Pipeliens: Pre-processing

In [9]:
numerical_features = ["DepTime", "ActualElapsedTime", "Distance", "TaxiOut"]

# Applying SimpleImputer and StandardScaler into a pipeline
numerical_transformer = Pipeline(steps = [
    ('imputer', SimpleImputer()),
    ('scaler', StandardScaler())])

categorical_features = ["season", "UniqueCarrier", "depdel15"]

# Applying SimpleImputer and StandardScaler into another pipeline
categorical_transformer = Pipeline(steps = [
    ('imputer', SimpleImputer()),
    ('onehot', OneHotEncoder(handle_unknown = 'ignore'))])

data_transformer = ColumnTransformer(
    transformers = [
        ('numerical', numerical_transformer, numerical_features),
        ('categorical', categorical_transformer, categorical_features)]) 

Get the training and test sets

Set random state for reproducible results

In [10]:
X_train, X_test, y_train, y_test = train_test_split(model_data, target, 
                                                    test_size = 0.5, 
                                                    random_state = 123)

Set up parameters

In [11]:
param_grid = {
    'data_transformer__numerical__imputer__strategy': ['mean', 'median'],
    'data_transformer__categorical__imputer__strategy': ['constant','most_frequent']
}

Logistic Regression¶

In [12]:
pipe_lr = Pipeline(steps=[('data_transformer', data_transformer),
                      ('pipe_lr', LogisticRegression(max_iter = 10000, penalty = 'none'))])
grid_lr = GridSearchCV(pipe_lr, param_grid = param_grid)
grid_lr.fit(X_train, y_train);

Gradient Boosting¶

In [13]:
pipe_gdb = Pipeline(steps=[('data_transformer', data_transformer),
       ('pipe_gdb',GradientBoostingClassifier(random_state = 2))])

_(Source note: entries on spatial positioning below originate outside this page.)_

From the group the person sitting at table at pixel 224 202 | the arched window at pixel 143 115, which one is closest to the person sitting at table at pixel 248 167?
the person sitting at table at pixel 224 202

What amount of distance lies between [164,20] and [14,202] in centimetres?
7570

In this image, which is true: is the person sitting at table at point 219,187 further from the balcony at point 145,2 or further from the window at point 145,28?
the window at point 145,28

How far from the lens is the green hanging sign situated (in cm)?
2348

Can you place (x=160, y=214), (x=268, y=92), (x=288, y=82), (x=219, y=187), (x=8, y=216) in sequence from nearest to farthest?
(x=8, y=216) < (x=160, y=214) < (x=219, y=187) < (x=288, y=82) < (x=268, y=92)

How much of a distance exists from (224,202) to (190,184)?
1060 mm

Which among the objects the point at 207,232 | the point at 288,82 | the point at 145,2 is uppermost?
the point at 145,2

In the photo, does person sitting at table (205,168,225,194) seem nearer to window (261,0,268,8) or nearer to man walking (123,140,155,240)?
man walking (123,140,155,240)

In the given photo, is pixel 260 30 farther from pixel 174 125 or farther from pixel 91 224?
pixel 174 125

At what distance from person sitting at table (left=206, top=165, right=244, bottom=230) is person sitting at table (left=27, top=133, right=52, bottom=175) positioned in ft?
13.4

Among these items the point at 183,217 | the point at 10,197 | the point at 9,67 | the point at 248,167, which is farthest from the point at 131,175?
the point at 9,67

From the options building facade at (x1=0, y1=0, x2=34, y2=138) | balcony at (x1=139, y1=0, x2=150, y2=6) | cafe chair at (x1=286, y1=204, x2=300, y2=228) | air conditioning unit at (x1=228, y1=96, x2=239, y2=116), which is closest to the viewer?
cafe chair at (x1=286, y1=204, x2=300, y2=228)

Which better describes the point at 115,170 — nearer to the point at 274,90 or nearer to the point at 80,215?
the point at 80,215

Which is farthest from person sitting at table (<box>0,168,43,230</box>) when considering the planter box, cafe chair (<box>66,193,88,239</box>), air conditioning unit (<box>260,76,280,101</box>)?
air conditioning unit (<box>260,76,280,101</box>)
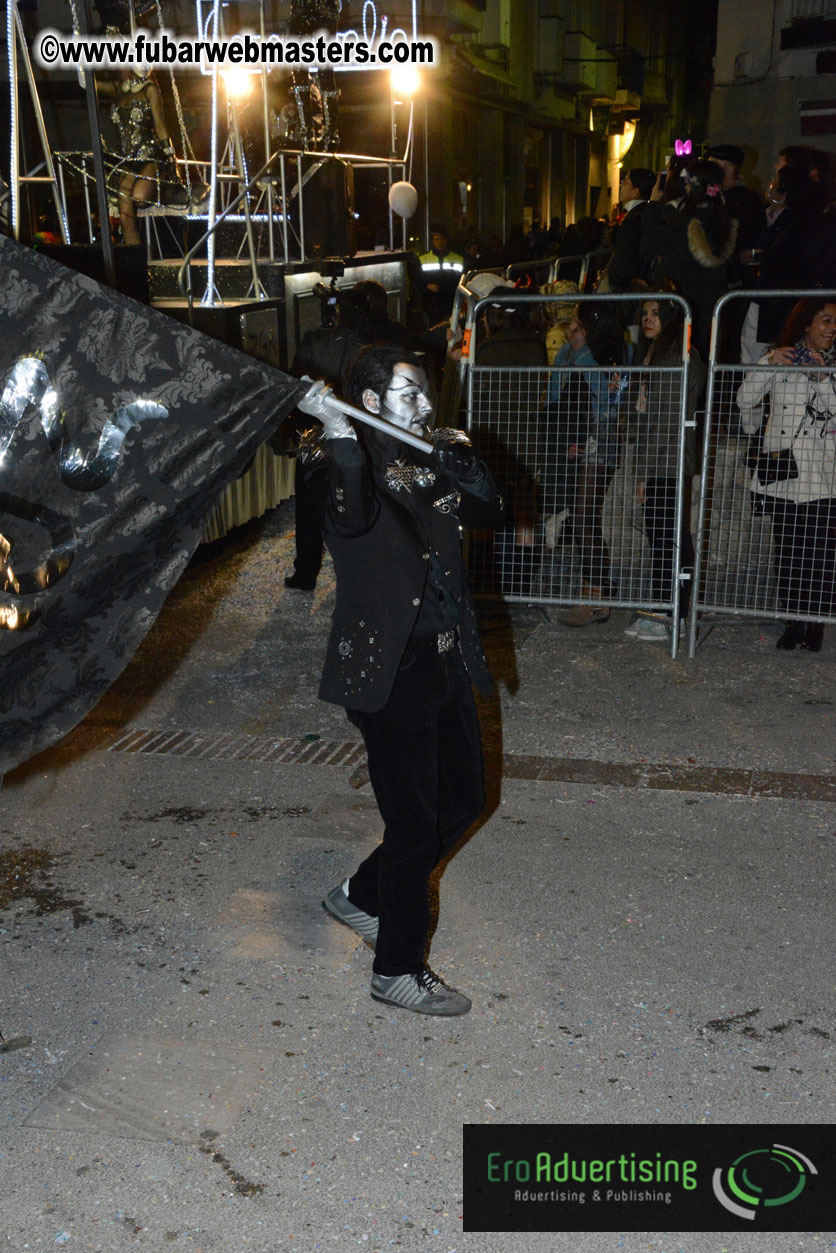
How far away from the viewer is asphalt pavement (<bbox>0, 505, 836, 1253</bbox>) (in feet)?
10.2

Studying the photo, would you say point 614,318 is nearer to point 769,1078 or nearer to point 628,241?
point 628,241

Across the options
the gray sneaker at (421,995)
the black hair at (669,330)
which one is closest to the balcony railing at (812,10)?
the black hair at (669,330)

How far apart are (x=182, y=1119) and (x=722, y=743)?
3422 millimetres

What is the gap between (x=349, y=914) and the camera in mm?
4223

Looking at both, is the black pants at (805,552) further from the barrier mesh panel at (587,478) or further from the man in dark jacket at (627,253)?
the man in dark jacket at (627,253)

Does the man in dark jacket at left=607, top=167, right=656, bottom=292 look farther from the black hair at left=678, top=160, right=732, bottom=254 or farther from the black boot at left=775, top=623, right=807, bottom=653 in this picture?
the black boot at left=775, top=623, right=807, bottom=653

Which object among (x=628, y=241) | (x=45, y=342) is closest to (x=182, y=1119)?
(x=45, y=342)

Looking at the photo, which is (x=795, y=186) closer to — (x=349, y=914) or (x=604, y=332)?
(x=604, y=332)

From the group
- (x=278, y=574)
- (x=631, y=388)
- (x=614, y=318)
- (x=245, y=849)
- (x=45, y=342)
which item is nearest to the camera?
(x=45, y=342)

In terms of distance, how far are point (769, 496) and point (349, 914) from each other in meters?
4.18

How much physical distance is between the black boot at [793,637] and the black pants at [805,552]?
98mm

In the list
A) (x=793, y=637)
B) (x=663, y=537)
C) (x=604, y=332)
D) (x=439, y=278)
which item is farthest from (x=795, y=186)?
(x=439, y=278)

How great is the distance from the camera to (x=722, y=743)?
5906mm

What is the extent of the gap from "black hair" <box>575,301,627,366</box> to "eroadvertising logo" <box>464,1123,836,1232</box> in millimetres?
5660
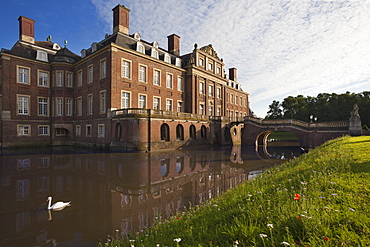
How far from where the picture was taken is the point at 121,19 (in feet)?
83.1

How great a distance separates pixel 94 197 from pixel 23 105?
24549 mm

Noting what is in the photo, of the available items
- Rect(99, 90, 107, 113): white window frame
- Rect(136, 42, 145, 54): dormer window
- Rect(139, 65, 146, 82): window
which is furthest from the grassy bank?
Rect(136, 42, 145, 54): dormer window

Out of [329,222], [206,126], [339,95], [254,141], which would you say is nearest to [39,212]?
[329,222]

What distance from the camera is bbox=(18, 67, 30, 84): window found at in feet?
79.4

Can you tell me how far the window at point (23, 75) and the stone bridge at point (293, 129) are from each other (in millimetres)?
28590

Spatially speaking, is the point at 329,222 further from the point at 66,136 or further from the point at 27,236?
the point at 66,136

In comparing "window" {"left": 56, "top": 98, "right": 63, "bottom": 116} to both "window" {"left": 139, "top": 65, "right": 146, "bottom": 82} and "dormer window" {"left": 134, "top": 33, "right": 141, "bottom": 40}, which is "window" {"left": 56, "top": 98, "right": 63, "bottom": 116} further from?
"dormer window" {"left": 134, "top": 33, "right": 141, "bottom": 40}

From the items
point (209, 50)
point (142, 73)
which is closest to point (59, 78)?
point (142, 73)

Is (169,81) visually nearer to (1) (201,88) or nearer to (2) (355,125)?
(1) (201,88)

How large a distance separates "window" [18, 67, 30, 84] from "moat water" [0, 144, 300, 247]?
659 inches

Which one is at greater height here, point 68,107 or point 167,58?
point 167,58

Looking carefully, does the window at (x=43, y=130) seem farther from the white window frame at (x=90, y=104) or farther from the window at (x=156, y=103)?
the window at (x=156, y=103)

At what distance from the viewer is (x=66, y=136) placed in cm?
2788

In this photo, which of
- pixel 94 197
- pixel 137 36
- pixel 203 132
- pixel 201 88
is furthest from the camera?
pixel 201 88
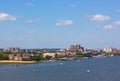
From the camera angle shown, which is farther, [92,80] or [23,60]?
[23,60]

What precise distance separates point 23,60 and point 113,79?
134 metres

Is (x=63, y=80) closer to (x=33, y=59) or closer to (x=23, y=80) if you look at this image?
(x=23, y=80)

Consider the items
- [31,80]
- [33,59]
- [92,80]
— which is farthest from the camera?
[33,59]

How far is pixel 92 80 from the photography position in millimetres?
67688

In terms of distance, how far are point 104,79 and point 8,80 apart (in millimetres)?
18663

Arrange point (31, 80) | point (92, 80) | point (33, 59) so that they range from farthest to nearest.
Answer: point (33, 59) → point (31, 80) → point (92, 80)

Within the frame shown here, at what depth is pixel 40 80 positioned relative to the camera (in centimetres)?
7056

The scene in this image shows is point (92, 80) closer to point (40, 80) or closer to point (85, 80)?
point (85, 80)

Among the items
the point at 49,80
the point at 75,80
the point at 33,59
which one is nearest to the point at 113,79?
the point at 75,80

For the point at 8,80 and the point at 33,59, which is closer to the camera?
the point at 8,80

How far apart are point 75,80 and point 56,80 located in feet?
12.6

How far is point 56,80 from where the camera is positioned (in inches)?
2771

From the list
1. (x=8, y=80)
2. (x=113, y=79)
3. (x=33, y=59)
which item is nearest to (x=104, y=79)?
(x=113, y=79)

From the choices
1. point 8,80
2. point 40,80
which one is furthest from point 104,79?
point 8,80
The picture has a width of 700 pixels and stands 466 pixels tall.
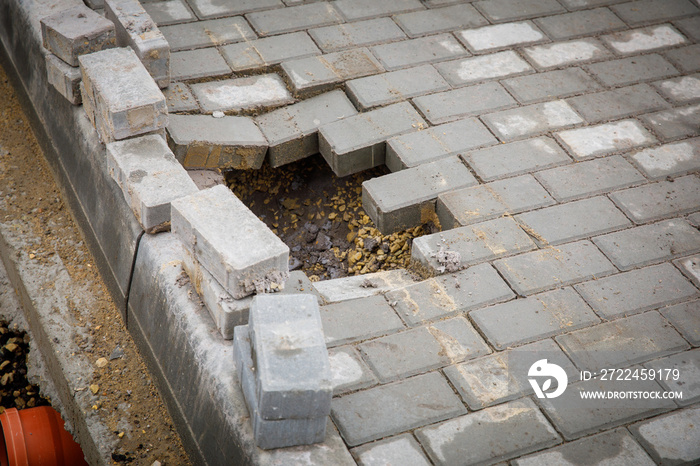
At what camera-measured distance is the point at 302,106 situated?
5.21 metres

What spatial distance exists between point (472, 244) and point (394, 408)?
4.24 feet

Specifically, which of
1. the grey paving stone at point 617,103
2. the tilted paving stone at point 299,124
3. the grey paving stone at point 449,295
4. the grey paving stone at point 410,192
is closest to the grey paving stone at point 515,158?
the grey paving stone at point 410,192

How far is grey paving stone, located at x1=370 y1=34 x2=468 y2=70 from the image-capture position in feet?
18.3

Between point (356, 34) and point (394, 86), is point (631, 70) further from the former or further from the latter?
point (356, 34)

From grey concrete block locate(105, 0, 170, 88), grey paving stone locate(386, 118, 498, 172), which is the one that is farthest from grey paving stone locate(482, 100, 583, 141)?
grey concrete block locate(105, 0, 170, 88)

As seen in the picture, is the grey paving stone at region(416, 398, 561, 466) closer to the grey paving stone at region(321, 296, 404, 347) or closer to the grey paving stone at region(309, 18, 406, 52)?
the grey paving stone at region(321, 296, 404, 347)

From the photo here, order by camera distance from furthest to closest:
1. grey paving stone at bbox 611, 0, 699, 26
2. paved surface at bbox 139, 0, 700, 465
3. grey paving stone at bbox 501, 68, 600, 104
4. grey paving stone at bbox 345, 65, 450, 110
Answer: grey paving stone at bbox 611, 0, 699, 26 < grey paving stone at bbox 501, 68, 600, 104 < grey paving stone at bbox 345, 65, 450, 110 < paved surface at bbox 139, 0, 700, 465

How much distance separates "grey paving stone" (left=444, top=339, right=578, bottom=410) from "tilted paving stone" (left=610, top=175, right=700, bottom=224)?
1.34 meters

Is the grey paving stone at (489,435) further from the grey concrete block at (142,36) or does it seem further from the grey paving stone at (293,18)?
the grey paving stone at (293,18)

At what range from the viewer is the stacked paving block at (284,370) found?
9.42 feet

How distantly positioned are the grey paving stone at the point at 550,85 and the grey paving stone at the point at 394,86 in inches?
22.2

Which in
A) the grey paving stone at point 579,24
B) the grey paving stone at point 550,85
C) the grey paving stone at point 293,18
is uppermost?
the grey paving stone at point 579,24

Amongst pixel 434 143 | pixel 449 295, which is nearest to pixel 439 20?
pixel 434 143

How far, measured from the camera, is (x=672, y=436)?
338 centimetres
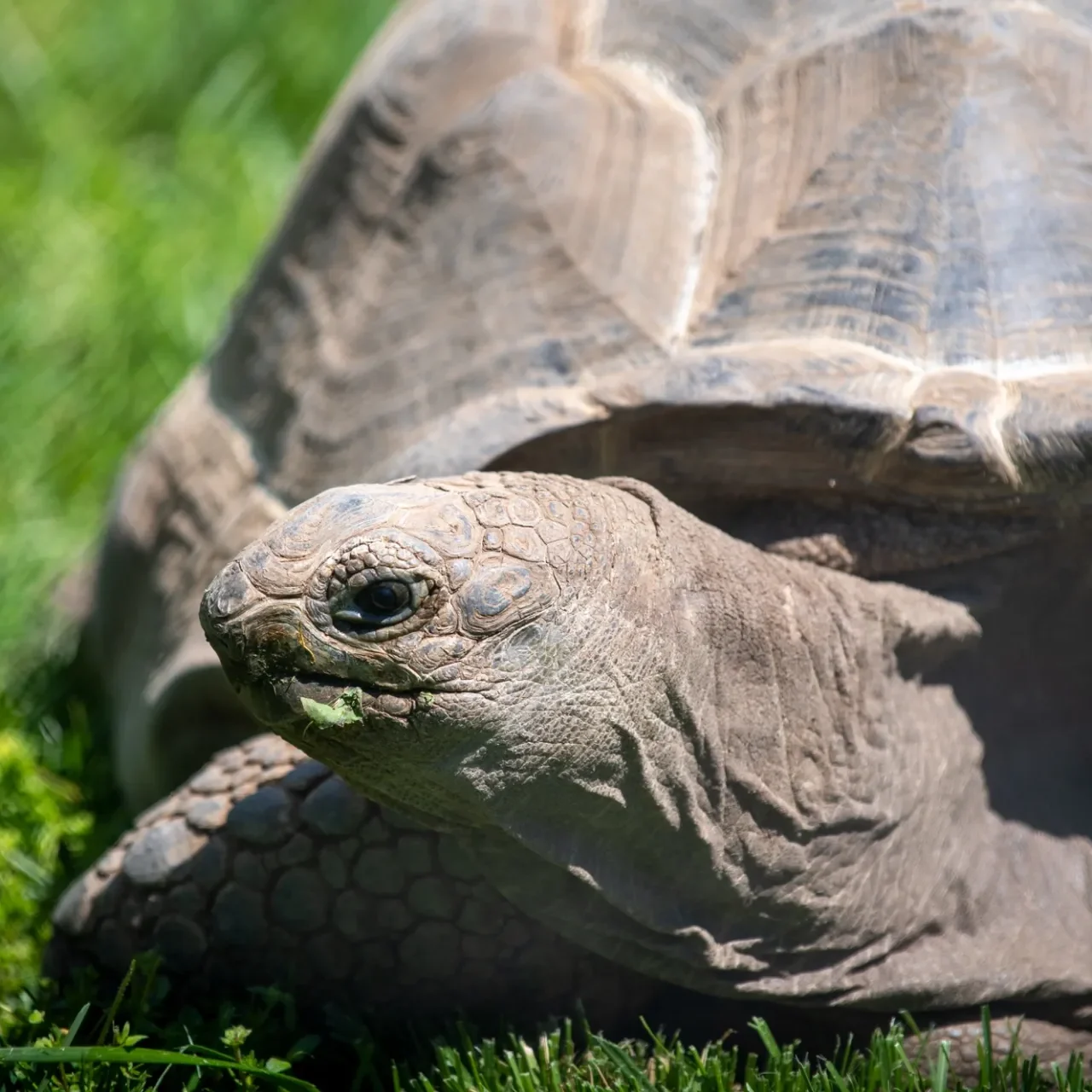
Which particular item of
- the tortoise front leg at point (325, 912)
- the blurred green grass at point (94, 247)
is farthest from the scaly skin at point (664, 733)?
the blurred green grass at point (94, 247)

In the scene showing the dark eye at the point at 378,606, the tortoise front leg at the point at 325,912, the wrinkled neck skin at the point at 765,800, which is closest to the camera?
the dark eye at the point at 378,606

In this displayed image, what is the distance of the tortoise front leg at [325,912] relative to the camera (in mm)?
2186

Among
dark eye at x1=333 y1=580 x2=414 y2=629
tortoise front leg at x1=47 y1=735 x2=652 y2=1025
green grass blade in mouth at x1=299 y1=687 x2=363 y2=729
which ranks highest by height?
dark eye at x1=333 y1=580 x2=414 y2=629

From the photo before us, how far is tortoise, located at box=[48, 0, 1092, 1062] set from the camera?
1.71 meters

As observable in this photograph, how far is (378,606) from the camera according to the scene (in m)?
1.62

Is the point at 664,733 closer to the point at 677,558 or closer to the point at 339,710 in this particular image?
the point at 677,558

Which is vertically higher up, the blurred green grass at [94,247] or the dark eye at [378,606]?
the dark eye at [378,606]

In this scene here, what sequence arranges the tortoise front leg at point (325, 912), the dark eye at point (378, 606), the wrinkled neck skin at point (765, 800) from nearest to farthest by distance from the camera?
the dark eye at point (378, 606) → the wrinkled neck skin at point (765, 800) → the tortoise front leg at point (325, 912)

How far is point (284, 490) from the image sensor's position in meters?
2.51

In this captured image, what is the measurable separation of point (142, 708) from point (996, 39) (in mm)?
1690

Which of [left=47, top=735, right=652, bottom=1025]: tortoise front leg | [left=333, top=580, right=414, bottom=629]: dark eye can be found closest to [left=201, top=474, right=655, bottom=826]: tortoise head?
[left=333, top=580, right=414, bottom=629]: dark eye

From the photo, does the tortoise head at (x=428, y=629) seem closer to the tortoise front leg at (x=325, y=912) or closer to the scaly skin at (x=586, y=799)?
the scaly skin at (x=586, y=799)

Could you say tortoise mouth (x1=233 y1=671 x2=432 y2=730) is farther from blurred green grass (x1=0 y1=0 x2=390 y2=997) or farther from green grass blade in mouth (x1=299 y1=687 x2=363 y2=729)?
blurred green grass (x1=0 y1=0 x2=390 y2=997)

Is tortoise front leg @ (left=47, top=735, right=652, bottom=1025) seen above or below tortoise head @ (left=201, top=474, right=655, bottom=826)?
below
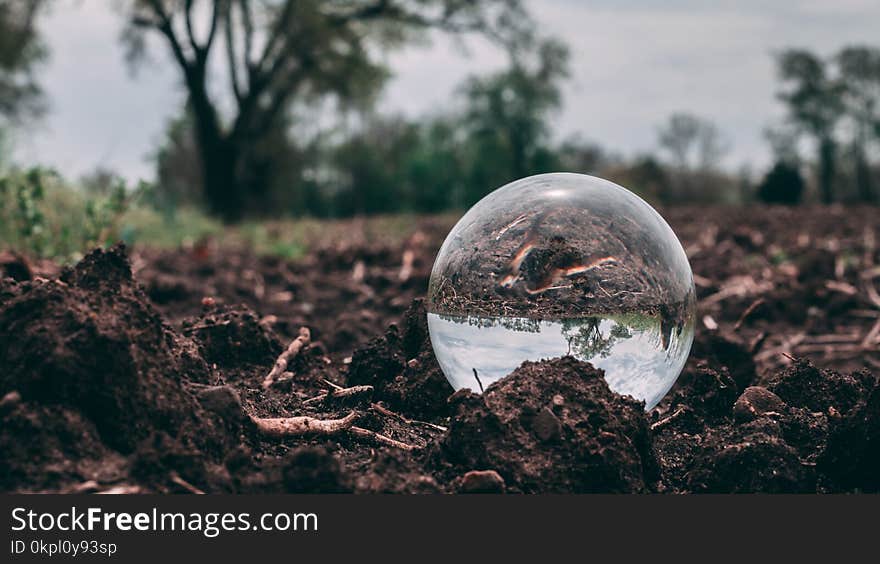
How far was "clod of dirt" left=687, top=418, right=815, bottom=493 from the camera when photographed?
237cm

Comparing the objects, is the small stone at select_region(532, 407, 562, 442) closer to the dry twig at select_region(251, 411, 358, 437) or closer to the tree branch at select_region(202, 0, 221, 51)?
the dry twig at select_region(251, 411, 358, 437)

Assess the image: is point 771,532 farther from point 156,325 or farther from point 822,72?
point 822,72

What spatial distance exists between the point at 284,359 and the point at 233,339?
27 cm

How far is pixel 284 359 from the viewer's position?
3.48 meters

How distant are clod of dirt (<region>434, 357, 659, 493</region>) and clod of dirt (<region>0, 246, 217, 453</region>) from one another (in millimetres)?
782

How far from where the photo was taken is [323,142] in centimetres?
4562

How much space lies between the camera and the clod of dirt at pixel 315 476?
2025mm

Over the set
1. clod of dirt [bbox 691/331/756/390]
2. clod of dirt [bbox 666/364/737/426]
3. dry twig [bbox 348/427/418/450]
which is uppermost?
dry twig [bbox 348/427/418/450]

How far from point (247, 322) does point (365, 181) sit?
41939 mm

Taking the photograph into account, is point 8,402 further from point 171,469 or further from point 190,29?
point 190,29

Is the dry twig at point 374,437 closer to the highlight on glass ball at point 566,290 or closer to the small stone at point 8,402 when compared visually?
the highlight on glass ball at point 566,290

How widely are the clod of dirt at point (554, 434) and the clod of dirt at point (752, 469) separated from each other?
0.17 m

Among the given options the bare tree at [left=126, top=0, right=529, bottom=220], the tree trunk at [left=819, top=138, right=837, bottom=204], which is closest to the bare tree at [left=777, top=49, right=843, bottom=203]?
the tree trunk at [left=819, top=138, right=837, bottom=204]

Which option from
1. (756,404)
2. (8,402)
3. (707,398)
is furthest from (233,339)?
(756,404)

grid_gdb = GridSearchCV(pipe_gdb, param_grid = param_grid)
grid_gdb.fit(X_train, y_train);

Random Forest¶

In [14]:
pipe_rf = Pipeline(steps=[('data_transformer', data_transformer),
                           ('pipe_rf', RandomForestClassifier(random_state = 0))])
grid_rf = GridSearchCV(pipe_rf, param_grid = param_grid)
grid_rf.fit(X_train, y_train);

Classification Tree¶

In [15]:
pipe_tree = Pipeline(steps=[('data_transformer', data_transformer),
                           ('pipe_tree', DecisionTreeClassifier(random_state = 0))])
grid_tree = GridSearchCV(pipe_tree, param_grid = param_grid)
grid_tree.fit(X_train, y_train);

Compare the performance of the classification models by the ROC curve¶

In [16]:
plt.figure(figsize=(8, 4))
ax = plt.gca()

plot_roc_curve(grid_lr, X_test, y_test, ax = ax, name = 'Logistic Regression')
plot_roc_curve(grid_gdb, X_test, y_test, ax = ax, name = 'Gradient Boosting')
plot_roc_curve(grid_rf, X_test, y_test, ax = ax, name = 'Random forests')
plot_roc_curve(grid_tree, X_test, y_test, ax = ax, name = 'Classification trees')
plt.plot([0, 1], [0, 1], color = 'black', lw = 1, linestyle = '--')
plt.show()

The ROC curve depicts the trade-off between the "True Positive Rate" and "1 - False Positive Rate". The distance between the curve and the upper-left corner indicates the efficiency of the classifiers. The shorter the distance, the higher the accuracy and the better the performance.

Overall, "Random Forest" has the highest accuracy in predicting delays. Hence, "Random Forest" is the better model out of the three.